Can the Unity wonks still stand up and claim the new ATR program is better than the old UFT transfer plan?

Saturday, November 18, 2006


James Eterno informs me I screwed up about the bonus. The contributions may not come directly from members. So I apologize to all who misunderstood as a result of my apparent misunderstanding.

I'll tell you where those contributions come from, and what "internal funding" means when and if I find out.

Adios, 750 Buck Bonus

A few less-publicized gems Norm Scott uncovered in the contract:

In order to address specific needs, the UFT generated internal funding to provide the following benefits:

· Effective October 13, 2007, the annual contribution to the welfare fund will be increased by $100 per member;

· Effective May 1, 2008, a lump sum payment to the welfare fund in the amount of $166.67 per member

Looks like those wacky Unity hacks are fooling us again.

Improving Our Schools

Sometimes, the small schools the mayor builds don't work, because everyone knows the crappy schools are still crappy schools. When that happens, the city just sends more kids to my school, which, at a mere 250% capacity, always has room for a few hundred more.

Sometimes, though, these schools seem to work. Their reputations improve, and people actually like them. In cases like that, the city may pour millions of dollars into such buildings before demolishing them.

That's the way we do things here in NYC. We don't fret over things like special schools for autistic children. After all, City Hall is confident kids like that thrive just about anywhere. According to Juan Gonzalez, though, there are a few naysayers:

"The whole thing with a child with autism is consistency and repetition," said Donadelle, whose 12-year-old son Christopher Jones also attends the school. "All the children know, all the teachers know, we don't change things on them."

Thanks to the inclusion program, the school of largely black and Hispanic children has become an accepted part of the wealthy neighborhood that surrounds it...

"These people don't know what they're talking about," Donadelle said. "It would take years for our school to establish the same kind of community ties in some other neighborhood."

...If this demolition and relocation were absolutely necessary, the parents and teachers would perhaps understand. But no one bothered to ask them what they wanted.

To them, this smells like land grab of a wonderful public school that happens to be sitting on upper East Side land that someone else wants.

They must be mistaken. We would never do a thing like that here in New York City. We value parent input, and that's why we treat involved parents so well.

Thanks to Schoolgal

Friday, November 17, 2006

A Press Conference

Why are the schools overcrowded? Well, uh, it's uh....ya know I'm workin' on's, like, ya see...the schools are...they're...uhhh...they're very good, yeah, that's the ticket....and, well....they're so good that people are sayin', ya know, like, let's go there.

So, like, no one wants to stay home anymore, and I've done what I can, ya know, but it's like, hard, ya know, so like, we've done such a good job, that like, everyone wants ta come.

So, like I wanna close PS 109, because it's, like, uhhh... a problem, ya see, so now those kids want ta go ta good schools, and they're like kinda crowded, ya know, so we thought about using Livingston Street, but we needed condos, so like, that didn't work, but we really hope ta get more money, so we can, like make the schools good, ya see, I mean they're good already, but, like, then more people will come ta the schools, and...uhhh....

Wait, that's not what I wanna say, ya see, like we sometimes gotta save space fur my buds, and sometimes we change plans, and it's like, kinda, ya know, complicated....

But the problem is, ya know, we did such a good job, ya know, and now the schools are. like, too good.

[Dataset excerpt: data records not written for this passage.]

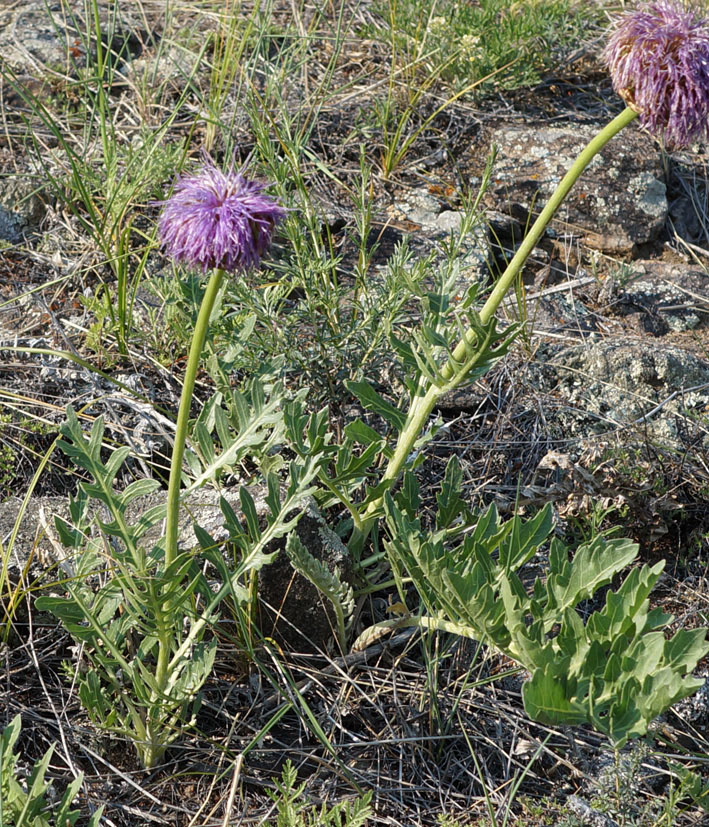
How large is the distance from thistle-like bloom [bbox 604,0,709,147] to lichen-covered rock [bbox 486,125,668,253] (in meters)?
2.10

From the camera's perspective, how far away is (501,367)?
3424mm

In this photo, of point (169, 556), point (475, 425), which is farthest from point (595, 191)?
point (169, 556)

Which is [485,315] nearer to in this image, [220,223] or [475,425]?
[220,223]

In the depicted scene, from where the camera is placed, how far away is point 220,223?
70.0 inches

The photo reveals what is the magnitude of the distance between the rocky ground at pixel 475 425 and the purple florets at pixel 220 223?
1.10 meters

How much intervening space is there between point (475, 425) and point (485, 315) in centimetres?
121

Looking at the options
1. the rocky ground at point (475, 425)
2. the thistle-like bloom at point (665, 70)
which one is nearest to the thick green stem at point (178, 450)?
the rocky ground at point (475, 425)

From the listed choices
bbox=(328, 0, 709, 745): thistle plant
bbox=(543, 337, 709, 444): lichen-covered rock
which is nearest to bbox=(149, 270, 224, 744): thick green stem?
bbox=(328, 0, 709, 745): thistle plant

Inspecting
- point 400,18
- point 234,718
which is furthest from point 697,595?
point 400,18

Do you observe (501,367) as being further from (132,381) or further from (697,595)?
(132,381)

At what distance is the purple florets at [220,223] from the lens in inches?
69.7

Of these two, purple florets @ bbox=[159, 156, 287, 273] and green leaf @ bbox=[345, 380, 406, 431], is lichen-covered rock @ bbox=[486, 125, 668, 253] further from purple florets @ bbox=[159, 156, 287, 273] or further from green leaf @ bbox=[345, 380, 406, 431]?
purple florets @ bbox=[159, 156, 287, 273]

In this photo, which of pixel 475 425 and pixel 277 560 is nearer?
pixel 277 560

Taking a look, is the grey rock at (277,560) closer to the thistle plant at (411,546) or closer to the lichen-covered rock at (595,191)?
the thistle plant at (411,546)
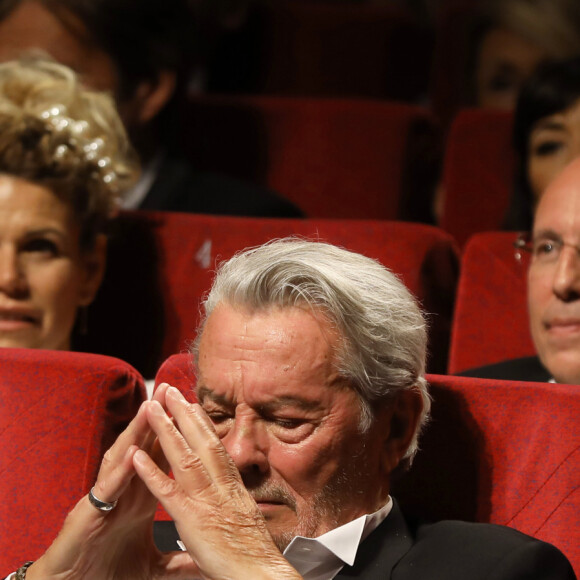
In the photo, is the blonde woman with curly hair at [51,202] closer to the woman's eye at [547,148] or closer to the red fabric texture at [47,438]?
the red fabric texture at [47,438]

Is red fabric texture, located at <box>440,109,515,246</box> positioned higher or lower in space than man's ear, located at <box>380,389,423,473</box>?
higher

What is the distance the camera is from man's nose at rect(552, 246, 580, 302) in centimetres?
137

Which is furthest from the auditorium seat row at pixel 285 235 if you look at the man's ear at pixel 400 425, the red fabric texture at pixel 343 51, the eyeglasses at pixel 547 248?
the red fabric texture at pixel 343 51

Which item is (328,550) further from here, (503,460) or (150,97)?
(150,97)

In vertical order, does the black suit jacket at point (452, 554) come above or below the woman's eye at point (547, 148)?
below

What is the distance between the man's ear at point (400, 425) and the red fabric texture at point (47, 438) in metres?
0.27

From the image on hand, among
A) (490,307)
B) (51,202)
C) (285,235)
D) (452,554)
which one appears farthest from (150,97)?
(452,554)

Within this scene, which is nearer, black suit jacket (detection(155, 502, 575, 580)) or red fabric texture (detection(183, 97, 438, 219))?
black suit jacket (detection(155, 502, 575, 580))

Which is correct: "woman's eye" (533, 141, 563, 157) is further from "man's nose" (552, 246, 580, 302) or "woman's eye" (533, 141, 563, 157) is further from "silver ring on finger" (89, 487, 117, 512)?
"silver ring on finger" (89, 487, 117, 512)

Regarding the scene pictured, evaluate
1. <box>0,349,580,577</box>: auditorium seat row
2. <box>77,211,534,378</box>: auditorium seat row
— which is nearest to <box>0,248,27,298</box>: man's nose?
<box>77,211,534,378</box>: auditorium seat row

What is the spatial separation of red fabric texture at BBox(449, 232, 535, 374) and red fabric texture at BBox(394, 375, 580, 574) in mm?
330

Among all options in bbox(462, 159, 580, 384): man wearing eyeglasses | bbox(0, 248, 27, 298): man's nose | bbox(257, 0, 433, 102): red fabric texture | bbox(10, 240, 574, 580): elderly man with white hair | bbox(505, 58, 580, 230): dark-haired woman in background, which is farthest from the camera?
bbox(257, 0, 433, 102): red fabric texture

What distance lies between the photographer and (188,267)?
1.58 m

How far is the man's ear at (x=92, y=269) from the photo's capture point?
1.60 metres
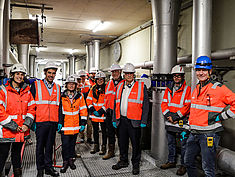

So that's what the story is. Yeah, that's it.

Do Not Pass Go, Do Not Collect $200

Go straight to the rubber room. Apparently that's the first stop for teachers who report their principals. So think twice before you report those sixth period orgies, or particularly if you think an educational assistant is doing the work of a certified teacher.

That didn't work out well for Hipolito Colon, who's been sitting in the rubber room. While you sit there, you can't do much till you're formally notified of your charges, and apparently that can take a long time. Read his full story.

And note this as well:

A teacher who reports wrongdoing by the school Principal is almost always the person investigated. Once a teacher speaks out, if there are no uncles, fathers or relatives who work for the BOE to make “a call”, he or she is immediately harassed, given a U-rating, or forced to resign. SCI and the Office of Special Investigations are two organizations that laugh at innocence. The “detectives” are, for the most part, retired cops who have been able to obtain positions through personal contacts with those who do the hiring, or by connection to an important relative in the Education ‘Family’.

Once a teacher whisleblows anything, the BOE immediately takes action. Interestingly, the teacher's Union, UFT, almost always does nothing substantive to assist the teacher remain in the job or to stop the harassment, once a teacher is targetted. (We have met some excellent UFT chapter leaders, however, who we will highlight in a later article - Editor). An example of this is the case of Ronald, a teacher thrown out of his school on false charges of corporal punishment that did not happen, then coerced into signing a stipulation that he would be 'punished' for his 'crime' by losing two months of his salary. He was taken to Arbitration by the BOE, and his UFT representative Neil Dudich and Claude Hersh took him into a separate room to force him to sign away his rights. They told him, "Losing two months of your salary is GOOD, and you should take it." Ron contacted Randi Weingarten, UFT President, in March and in August, 2006. He has not been told that she has done anything to help him.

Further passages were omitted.